Hi, I’m trying to figure out how the math behind Deep Learning approximately looks like.
Can somebody pls verify if my understanding of DL with a (simple, tiny, fully connected) neural network is correct? (1 epoch)
If it’s correct I think it would also help others to acquire a better understanding of neural networks
- Forward pass
- = dot product, + = addition (can include broadcasting) , f = activation function (may be different ones)
a) example with 1 hidden layer
Y^ = f ( W2 * f ( W1 * X + b1 ) + b2 )
b) example with 2 hidden layer
Y^ = f ( W3 * f ( W2 * f ( W1 * X + b1 ) + b2 ) + b3 )

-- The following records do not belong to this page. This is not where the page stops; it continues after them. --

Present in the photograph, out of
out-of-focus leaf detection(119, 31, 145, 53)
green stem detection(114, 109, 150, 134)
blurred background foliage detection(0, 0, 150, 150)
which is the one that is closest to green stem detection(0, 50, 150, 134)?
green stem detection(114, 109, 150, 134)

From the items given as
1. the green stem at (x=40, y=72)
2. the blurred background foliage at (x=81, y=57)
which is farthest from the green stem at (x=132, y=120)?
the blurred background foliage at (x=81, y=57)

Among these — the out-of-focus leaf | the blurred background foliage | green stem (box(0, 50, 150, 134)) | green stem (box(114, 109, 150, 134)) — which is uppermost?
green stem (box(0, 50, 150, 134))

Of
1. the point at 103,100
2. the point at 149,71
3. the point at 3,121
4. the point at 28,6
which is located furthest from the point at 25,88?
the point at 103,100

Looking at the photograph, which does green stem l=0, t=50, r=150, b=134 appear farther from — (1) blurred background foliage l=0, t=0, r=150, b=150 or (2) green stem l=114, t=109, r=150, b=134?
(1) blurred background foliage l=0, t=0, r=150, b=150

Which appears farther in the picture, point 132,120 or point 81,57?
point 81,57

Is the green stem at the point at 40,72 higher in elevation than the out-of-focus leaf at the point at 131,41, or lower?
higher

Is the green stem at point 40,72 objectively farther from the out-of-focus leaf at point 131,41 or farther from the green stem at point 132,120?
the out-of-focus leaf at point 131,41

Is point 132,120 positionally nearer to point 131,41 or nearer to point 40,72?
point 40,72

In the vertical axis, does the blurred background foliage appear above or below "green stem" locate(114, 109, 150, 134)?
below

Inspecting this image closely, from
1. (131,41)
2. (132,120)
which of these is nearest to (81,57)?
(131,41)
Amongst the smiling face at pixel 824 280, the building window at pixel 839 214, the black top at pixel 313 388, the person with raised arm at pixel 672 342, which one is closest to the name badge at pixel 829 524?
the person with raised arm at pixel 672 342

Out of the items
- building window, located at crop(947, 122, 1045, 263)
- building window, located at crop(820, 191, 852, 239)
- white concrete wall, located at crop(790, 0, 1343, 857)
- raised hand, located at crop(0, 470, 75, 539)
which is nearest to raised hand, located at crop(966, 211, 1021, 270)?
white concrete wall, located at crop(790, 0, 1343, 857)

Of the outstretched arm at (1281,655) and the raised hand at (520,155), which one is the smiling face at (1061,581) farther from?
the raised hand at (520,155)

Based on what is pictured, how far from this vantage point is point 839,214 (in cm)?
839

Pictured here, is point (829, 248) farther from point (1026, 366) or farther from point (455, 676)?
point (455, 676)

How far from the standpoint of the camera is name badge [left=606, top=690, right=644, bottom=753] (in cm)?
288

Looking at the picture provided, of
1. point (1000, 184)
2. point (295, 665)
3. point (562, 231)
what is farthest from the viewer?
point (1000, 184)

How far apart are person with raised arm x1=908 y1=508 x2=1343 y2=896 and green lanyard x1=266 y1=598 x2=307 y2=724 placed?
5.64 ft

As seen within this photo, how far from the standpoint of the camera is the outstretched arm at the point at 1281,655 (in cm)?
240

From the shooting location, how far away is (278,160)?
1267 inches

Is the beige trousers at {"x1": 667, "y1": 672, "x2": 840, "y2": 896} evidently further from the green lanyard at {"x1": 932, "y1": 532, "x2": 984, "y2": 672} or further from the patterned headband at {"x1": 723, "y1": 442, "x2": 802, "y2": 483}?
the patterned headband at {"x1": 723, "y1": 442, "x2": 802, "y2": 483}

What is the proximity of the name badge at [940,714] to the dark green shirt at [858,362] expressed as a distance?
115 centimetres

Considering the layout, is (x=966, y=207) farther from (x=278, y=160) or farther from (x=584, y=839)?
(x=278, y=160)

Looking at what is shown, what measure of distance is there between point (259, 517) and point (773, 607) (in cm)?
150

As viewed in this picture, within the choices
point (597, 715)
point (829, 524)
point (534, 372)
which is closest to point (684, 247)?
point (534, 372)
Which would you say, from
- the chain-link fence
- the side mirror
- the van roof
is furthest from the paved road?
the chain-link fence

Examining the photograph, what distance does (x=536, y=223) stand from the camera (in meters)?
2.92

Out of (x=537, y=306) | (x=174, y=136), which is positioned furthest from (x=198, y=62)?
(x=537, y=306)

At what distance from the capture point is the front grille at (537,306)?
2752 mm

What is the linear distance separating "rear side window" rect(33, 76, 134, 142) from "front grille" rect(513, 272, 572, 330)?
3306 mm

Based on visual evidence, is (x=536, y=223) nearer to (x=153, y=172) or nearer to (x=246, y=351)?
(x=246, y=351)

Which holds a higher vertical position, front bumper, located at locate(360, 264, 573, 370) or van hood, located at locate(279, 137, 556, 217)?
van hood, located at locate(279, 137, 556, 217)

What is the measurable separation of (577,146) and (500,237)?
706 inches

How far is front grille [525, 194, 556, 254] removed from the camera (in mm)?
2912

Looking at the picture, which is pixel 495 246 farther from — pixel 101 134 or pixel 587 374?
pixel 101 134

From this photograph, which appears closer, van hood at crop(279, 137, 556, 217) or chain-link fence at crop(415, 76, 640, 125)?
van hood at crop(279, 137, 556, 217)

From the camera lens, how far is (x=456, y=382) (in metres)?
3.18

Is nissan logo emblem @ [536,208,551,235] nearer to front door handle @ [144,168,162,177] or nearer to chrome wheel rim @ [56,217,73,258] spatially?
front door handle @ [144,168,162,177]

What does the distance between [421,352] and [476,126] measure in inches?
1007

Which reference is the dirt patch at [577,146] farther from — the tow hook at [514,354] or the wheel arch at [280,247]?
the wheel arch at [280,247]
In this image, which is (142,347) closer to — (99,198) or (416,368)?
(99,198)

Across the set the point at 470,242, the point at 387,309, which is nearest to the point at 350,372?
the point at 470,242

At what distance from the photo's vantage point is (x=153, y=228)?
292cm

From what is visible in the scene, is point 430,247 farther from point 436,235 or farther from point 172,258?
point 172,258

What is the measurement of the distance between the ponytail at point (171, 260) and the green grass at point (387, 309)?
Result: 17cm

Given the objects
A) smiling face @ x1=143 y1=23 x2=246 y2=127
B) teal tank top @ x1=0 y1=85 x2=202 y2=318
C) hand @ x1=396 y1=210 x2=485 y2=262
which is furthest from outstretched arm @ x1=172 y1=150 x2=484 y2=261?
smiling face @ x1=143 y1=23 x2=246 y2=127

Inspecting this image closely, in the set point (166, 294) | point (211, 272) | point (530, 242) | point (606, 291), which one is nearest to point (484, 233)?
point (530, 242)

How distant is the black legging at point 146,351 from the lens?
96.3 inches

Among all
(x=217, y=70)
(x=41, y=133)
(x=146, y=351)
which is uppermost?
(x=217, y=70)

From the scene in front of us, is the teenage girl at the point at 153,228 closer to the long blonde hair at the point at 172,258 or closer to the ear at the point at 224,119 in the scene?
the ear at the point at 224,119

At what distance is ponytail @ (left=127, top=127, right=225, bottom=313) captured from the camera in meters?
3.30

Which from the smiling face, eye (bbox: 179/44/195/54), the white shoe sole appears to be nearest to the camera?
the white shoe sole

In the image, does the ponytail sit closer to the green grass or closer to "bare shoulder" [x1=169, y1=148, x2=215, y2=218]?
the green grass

Y^, the result of the forward pass gets applied on a cost function (i.e. for binary classification)
-
cost function
J = -Y * log ( Y^ ) + ( 1 - Y ) * log ( 1 - Y^ ) -
back propagation
for back propagation this cost function J will be partially derived for Wi and bi.
The parameters will be updated then:
Wi := Wi - lr * dWi
bi := bi. - lr * dbi
epoch is finished
W: Weight-Matrix
b : bias - Matrix
lr : learning rate
X : input
Y : label
Y^: output of forward pass
f : activation functions (may be different ones)
i: index for W, b